Вернувшись в Париж, Матильда узнала, что ее бывший муж в больнице, очень болен, дни его сочтены. Информация могла исходить от Лепеллетье, который получил от друга очень пессимистичное письмо: «В моей смерти прошу винить только мою жену, но я прощаю ее. Обнимаю моего милого Жоржа, которому не позволяют видеть умирающего отца». «Я была очень огорчена и очень взволнована», — напишет Матильда в «Воспоминаниях». Она решила что-нибудь сделать для него… но прежде хотела все проверить. Молодой врач, муж одной из подруг, обещал узнать о состоянии здоровья Поля. Так как новости оказались обнадеживающими — несмотря на ревматические боли, его жизнь вне опасности, — она ограничилась небольшой анонимной передачей в больницу.

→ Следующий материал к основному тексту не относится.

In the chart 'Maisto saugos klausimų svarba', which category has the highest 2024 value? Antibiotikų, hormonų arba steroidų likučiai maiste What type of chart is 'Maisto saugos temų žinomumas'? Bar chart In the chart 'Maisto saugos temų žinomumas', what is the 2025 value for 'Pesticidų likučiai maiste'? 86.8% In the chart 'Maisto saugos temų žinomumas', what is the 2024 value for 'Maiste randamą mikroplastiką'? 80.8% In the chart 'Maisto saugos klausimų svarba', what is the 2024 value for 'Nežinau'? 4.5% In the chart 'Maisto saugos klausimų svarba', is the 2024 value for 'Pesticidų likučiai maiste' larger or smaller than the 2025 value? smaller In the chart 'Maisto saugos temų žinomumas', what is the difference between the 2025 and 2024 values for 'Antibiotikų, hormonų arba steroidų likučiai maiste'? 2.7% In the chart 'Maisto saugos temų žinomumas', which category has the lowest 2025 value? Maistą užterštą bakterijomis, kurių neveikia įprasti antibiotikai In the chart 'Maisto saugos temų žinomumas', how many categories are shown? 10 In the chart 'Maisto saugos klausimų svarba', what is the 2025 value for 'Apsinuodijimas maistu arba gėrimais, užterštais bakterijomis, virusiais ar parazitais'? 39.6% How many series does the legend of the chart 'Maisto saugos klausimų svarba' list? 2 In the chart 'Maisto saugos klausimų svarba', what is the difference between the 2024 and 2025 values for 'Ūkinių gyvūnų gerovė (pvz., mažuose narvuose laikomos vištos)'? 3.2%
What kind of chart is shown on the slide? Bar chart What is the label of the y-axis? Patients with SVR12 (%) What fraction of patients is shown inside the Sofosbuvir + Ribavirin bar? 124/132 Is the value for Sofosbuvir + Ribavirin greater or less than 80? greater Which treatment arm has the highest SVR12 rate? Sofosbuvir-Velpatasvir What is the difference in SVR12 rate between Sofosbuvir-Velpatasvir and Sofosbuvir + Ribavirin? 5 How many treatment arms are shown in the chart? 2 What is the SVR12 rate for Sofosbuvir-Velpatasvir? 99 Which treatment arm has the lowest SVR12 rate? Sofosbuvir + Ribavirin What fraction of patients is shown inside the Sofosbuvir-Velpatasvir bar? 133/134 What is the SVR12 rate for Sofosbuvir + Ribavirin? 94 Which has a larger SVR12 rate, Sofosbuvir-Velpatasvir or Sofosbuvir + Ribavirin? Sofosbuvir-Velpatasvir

А что же Верлен? Неблагодарный! Пока Матильда волновалась и переживала за него, он сочинял ей эпитафию. Ибо давно уже похоронил ее, и перед его глазами была теперь только ее могила. Это достаточно любопытное стихотворение, расположение строк в нем имеет форму распятия:
Здесь лежит Та, что была девой, О ком сказать нечего, Притворялась супругой, Не заботилась о детях, Пока жила, ее называли Прин — цесса Сертамена[545]Она едва не поссорила двух добрых людей — Почему? Она не люби — ла Поэтов. — За что? Остаток дней она на — носила визиты и Плясала на балах У мерзких буржуа. На Веру она плевала, Надежды не знала, ми — лосердия не ведала. Воровка, к тому же, Она умерла абсурдной Смертью без Креста, Но вот его тень над ней, Ведь Божье милосердие Воистину бесконечно[546].
В течение полугода Поль жил в страхе, что его выставят за порог, либо сделают операцию, либо оставят без нее. Лечащий врач никак не мог решиться, так как боялся применять общий наркоз, опасаясь за слабое сердце пациента.